United States producer prices rose more than expected in May, recording their largest annual increase in three-and-a-half years as higher energy costs linked to the Middle East conflict fuelled inflationary pressures across the economy.
According to the Bureau of Labor Statistics (BLS), the producer price index (PPI) for final demand increased 1.1% in May after an upwardly revised 1.1% gain in April.
Economists had expected the index to rise 0.7% following a previously reported 1.4% increase in April.
On an annual basis, producer prices climbed 6.5% in May, the strongest increase since November 2022. The year-on-year rise accelerated from 5.7% in April.
The latest data adds to signs that inflationary pressures are building after hopes had emerged that easing oil prices would help moderate cost increases.
Those expectations have faded as renewed tensions in the Middle East pushed energy prices higher.
President Donald Trump said on Thursday that the United States would hit Iran "very hard tonight" and soon take control of the country's oil and gas infrastructure and markets.

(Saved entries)
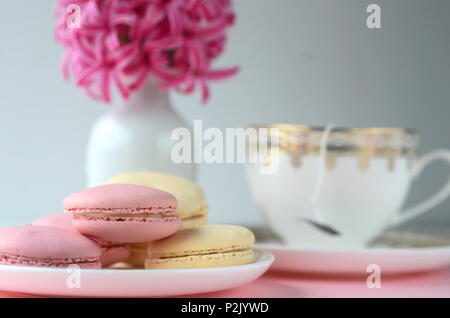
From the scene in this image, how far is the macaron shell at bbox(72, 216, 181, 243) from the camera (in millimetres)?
395

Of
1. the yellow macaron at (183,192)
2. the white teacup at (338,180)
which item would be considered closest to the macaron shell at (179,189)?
the yellow macaron at (183,192)

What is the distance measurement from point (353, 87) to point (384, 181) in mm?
410

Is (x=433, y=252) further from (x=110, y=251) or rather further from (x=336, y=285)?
(x=110, y=251)

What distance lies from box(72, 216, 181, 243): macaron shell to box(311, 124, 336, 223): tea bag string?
0.21 meters

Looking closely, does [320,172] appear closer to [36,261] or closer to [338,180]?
[338,180]

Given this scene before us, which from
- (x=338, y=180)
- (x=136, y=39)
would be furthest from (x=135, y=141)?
(x=338, y=180)

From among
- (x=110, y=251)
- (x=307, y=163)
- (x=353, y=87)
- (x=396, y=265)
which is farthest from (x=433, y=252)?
(x=353, y=87)

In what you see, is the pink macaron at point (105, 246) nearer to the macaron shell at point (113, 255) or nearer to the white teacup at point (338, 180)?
the macaron shell at point (113, 255)

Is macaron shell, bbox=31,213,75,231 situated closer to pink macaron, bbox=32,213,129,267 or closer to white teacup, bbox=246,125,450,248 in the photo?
pink macaron, bbox=32,213,129,267

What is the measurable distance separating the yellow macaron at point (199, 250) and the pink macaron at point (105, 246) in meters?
0.03

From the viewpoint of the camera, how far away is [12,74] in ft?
3.08

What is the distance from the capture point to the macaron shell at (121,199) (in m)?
0.39

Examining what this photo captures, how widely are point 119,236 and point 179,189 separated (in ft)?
0.22
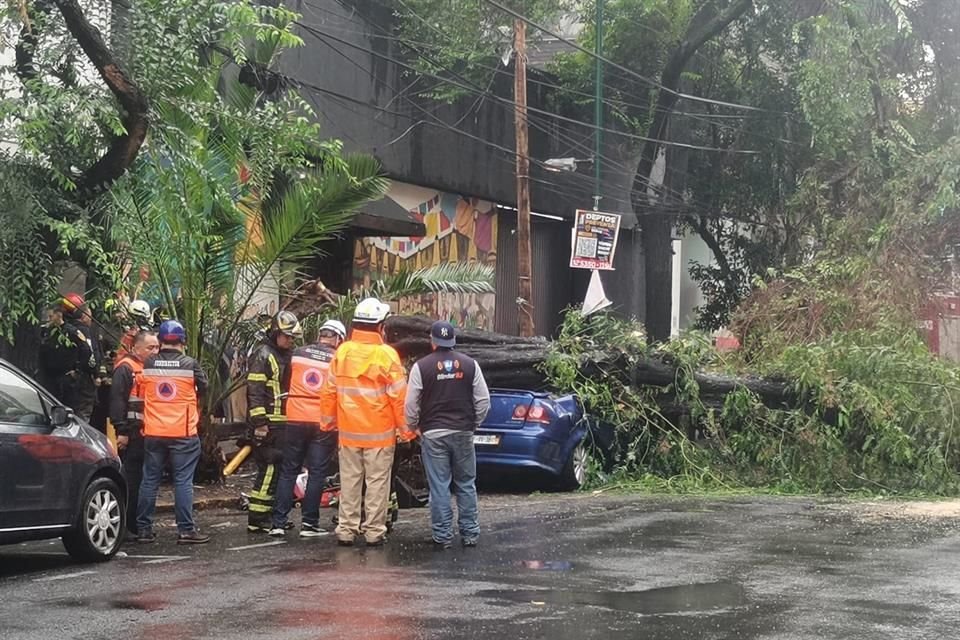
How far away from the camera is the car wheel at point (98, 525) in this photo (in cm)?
975

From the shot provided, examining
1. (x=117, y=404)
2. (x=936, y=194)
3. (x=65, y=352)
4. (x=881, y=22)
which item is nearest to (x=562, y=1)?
(x=881, y=22)

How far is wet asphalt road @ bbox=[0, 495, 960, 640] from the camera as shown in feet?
24.0

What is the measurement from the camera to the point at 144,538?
11023 mm

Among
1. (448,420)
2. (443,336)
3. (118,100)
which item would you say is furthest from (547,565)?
(118,100)

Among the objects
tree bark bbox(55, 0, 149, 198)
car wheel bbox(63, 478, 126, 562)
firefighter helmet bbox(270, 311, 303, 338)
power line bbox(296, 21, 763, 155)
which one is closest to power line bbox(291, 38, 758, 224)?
power line bbox(296, 21, 763, 155)

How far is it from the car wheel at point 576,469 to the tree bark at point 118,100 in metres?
5.28

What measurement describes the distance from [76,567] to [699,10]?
2057 cm

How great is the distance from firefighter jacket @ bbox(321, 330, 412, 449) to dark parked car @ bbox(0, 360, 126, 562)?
166 cm

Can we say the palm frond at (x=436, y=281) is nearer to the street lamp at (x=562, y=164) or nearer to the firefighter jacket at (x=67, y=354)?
the firefighter jacket at (x=67, y=354)

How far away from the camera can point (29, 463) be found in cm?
929

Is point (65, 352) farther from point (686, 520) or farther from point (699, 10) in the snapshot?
point (699, 10)

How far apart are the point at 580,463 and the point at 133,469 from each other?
526cm

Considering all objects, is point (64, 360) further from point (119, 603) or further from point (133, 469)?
point (119, 603)

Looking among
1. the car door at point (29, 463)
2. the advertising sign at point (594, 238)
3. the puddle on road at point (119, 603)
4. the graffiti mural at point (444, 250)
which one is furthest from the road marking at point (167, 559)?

WORK TASK A: Quote the stretch of the article on U.S. producer prices from "According to the" through "5.7% in April.".
WORK TASK B: According to the article on U.S. producer prices, by how much did producer prices rise on an annual basis in May?
WORK TASK C: Carry on the article on U.S. producer prices from the point where its text ends.
The records were taken from a separate source.

WRITTEN ANSWER A:
According to the Bureau of Labor Statistics (BLS), the producer price index (PPI) for final demand increased 1.1% in May after an upwardly revised 1.1% gain in April.
Economists had expected the index to rise 0.7% following a previously reported 1.4% increase in April.
On an annual basis, producer prices climbed 6.5% in May, the strongest increase since November 2022. The year-on-year rise accelerated from 5.7% in April.

WRITTEN ANSWER B: 6.5%

WRITTEN ANSWER C:
However, he later reversed course, saying the planned action had been cancelled as negotiations with Tehran progressed.
The inflation report follows data released on Wednesday showing consumer inflation exceeded 4% in May for the first time in three years.
The conflict in the Middle East, now in its fourth month, has driven up energy costs, including gasoline and diesel prices.
Restrictions on shipping through the Strait of Hormuz have also strained global supply chains, contributing to shortages of products ranging from fertilisers and aluminium to consumer goods.
A 2.8% increase in goods prices accounted for nearly 80% of the overall rise in producer prices. The gain, driven primarily by energy products, was the largest since the government began tracking the series in December 2009 and followed a 1.9% increase in April.
Energy prices surged 10.7% during the month, led by a 23.4% jump in gasoline prices. Prices also increased for diesel fuel, jet fuel, plastic resins and materials, industrial chemicals and natural gas liquids.
Food prices rose 0.6%, supported by higher costs for fresh fruits, melons, vegetables, grains and oilseeds.
However, wholesale pork prices fell 10.1%, partially offsetting broader food inflation.
Excluding the volatile food and energy categories, goods prices increased 0.8%, marking the strongest rise since April 2022. Core goods prices had risen 0.7% in April.
A key measure of underlying producer inflation that excludes trade services accelerated 0.8% in May, also representing the largest monthly increase in more than four years. The measure had risen 0.5% in April.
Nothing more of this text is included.